Hertzbleed vulnerabiity in AMD and Intel CPUs could leak cryptographic keys
Intel says an attack probably wouldn't work outside a lab environment
Researchers have uncovered a side-channel vulnerability in AMD and Intel processors that could allow a remote attacker to steal cryptographic keys by observing the power signature while processing different cryptographic workloads.
Named Hertzbleed after the infamous Heartbleed OpenSSL glitch, the researchers from the universities of Texas, Illinois and Washington describe it as a new family of side-channel attacks referred to as frequency side channels.
"In the worst case, these attacks can allow an attacker to extract cryptographic keys from remote servers that were previously believed to be secure," they say.
The vulnerability depends on a correlation between dynamic frequency scaling in the CPU and the data being processed, which can be tracked as processing time.
Dynamic frequency scaling is a feature of most modern processors, designed to efficiently regulate power consumption and temperature across a range of workloads.
All modern Intel processors are affected, while AMD says it impacts many Ryzen, Alton and EPYC models.
Arm processors also use frequency scaling, but it is not known which, if any, might be affected.

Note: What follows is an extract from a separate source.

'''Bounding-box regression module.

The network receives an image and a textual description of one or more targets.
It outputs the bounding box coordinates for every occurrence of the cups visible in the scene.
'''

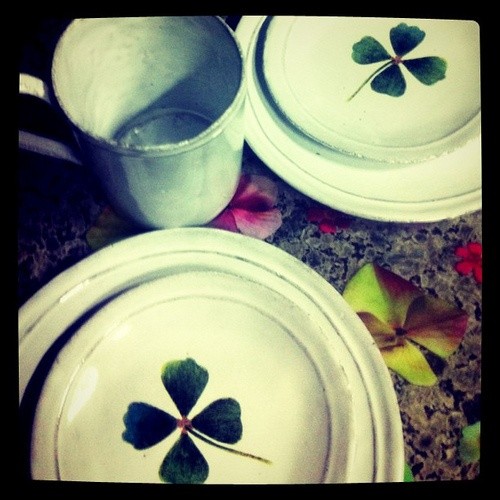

As this is a hardware vulnerability there is no easy fix, and disabling frequency scaling is likely to seriously affect performance, according to the researchers.
They state that it is unlikely that Intel or AMD will release microcode patches to mitigate Hertzbleed. However, both Intel and AMD provide guidance to mitigate Hertzbleed in software.
AMD, which tracks Hertzbleed as CVE-2022-23823 and classifies its risk as Medium, says, "As the vulnerability impacts a cryptographic algorithm having power analysis-based side-channel leakages, developers can apply countermeasures on the software code of the algorithm. Either masking, hiding or key-rotation may be used to mitigate the attack."
Intel, which tracks it as CVE-2022-24436, says that it would be difficult for an attacker to exploit the vulnerability.
"While this issue is interesting from a research perspective, we do not believe this attack to be practical outside of a lab environment," the company says in a security bulletin. "Also note that cryptographic implementations that are hardened against power side-channel attacks are not vulnerable to this issue."
However, the researchers insist the risk is genuine.
"Hertzbleed is a real, and practical, threat to the security of cryptographic software. We have demonstrated how a clever attacker can use a novel chosen-ciphertext attack against SIKE [Supersingular Isogeny Key Encapsulation] to perform full key extraction via remote timing, despite SIKE being implemented as 'constant time'."